Le chiese battiste del Sud hanno registrato tassi di partecipazione al voto superiori al 75%, con l’81% delle preferenze per Trump. I metodisti si sono divisi con il 62% per Trump nelle aree rurali e il 54% per Harris nelle aree urbane. “È la più grande mobilitazione del voto protestante dai tempi della candidatura di Jimmy Carter,” ha commentato Mark Noll, storico del cristianesimo americano.
Il professor Robert George di Princeton, voce autorevole del cattolicesimo conservatore, ha sottolineato: “I democratici hanno perso il voto cattolico quando hanno smesso di parlare di giustizia sociale ed economia per concentrarsi sull’ideologia woke.” Un’analisi confermata dai numeri: nelle tradizionali enclave cattoliche del Midwest, Harris ha perso con margini tra i 8 e i 15 punti.
In Italia, dove il voto cattolico ha storicamente un peso determinante, questi dati dovrebbero far riflettere. Come ha recentemente sottolineato il cardinale Matteo Zuppi: “La Chiesa non dà indicazioni di voto, ma i fedeli sanno riconoscere chi rispetta i loro valori.”
I sondaggi di Gallup mostrano che il 72% degli americani disapprova della gestione dell’immigrazione democratica. Tra i cattolici praticanti, nonostante la tradizionale apertura della Chiesa all’accoglienza, il dato sale al 68%. “È possibile essere pro-immigrazione e anti-caos,” ha commentato Bill Donohue della Catholic League.
Russell Moore, teologo evangelico ed ex critico di Trump, spiega: “Non è stato un voto per Trump, ma contro un’agenda progressista percepita come ostile ai valori religiosi tradizionali.” Un sentimento condiviso da molti cattolici: il 73% dei praticanti settimanali ha votato repubblicano.
La componente protestante afroamericana ha visto l’astensionismo crescere del 15% rispetto al 2020, mentre nelle parrocchie cattoliche afroamericane il voto democratico è sceso dal 94% all’87%. “Un cambiamento epocale,” secondo padre Bryan Massingale, teologo della Fordham University.
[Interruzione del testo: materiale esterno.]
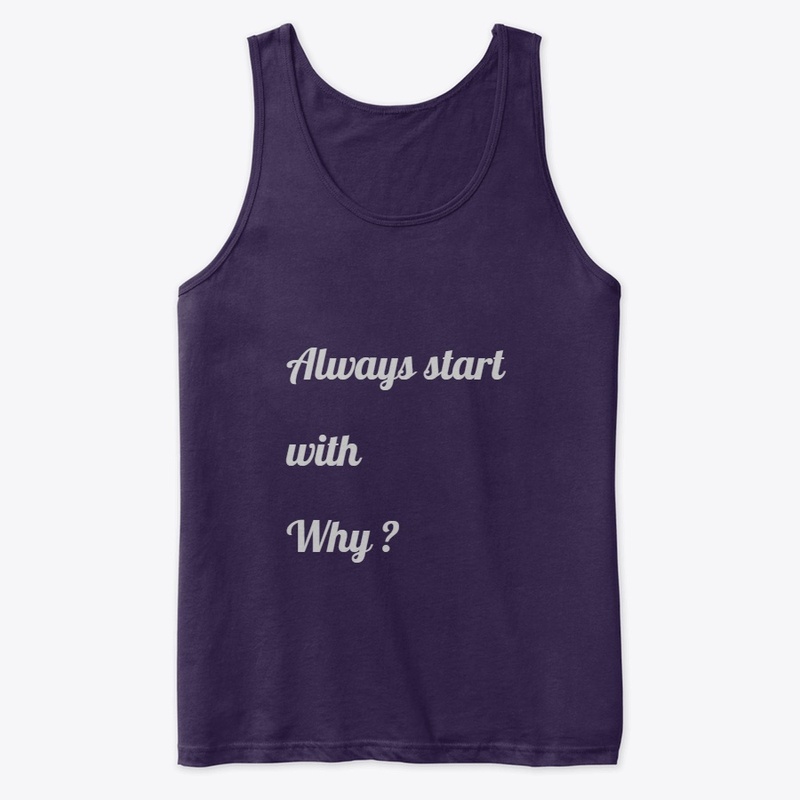 Always start with why ?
Ma Trump non dovrebbe cantare vittoria troppo presto. Come ha ammonito padre James Martin, gesuita e editor di America Magazine: “Il voto cattolico non è un assegno in bianco. I fedeli si aspettano coerenza sui temi della giustizia sociale e della dignità umana.”
Per i cosiddetti Democratici italiani la lezione dovrebbe essere chiara. Come ha osservato Romano Prodi: “Quando la sinistra perde il contatto con il mondo cattolico, perde la sua anima sociale.” Un monito che vale tanto per Washington quanto per Roma.
Come diceva Montanelli: “In politica, il peggior nemico non è mai l’avversario, ma la propria presunzione.” I democratici americani, perdendo il voto dei credenti, hanno perso molto più di un’elezione. Hanno perso la capacità di parlare all’anima profonda dell’America.
“La fede muove le montagne,” diceva Madre Teresa. E questa volta, ha mosso anche la Casa Bianca.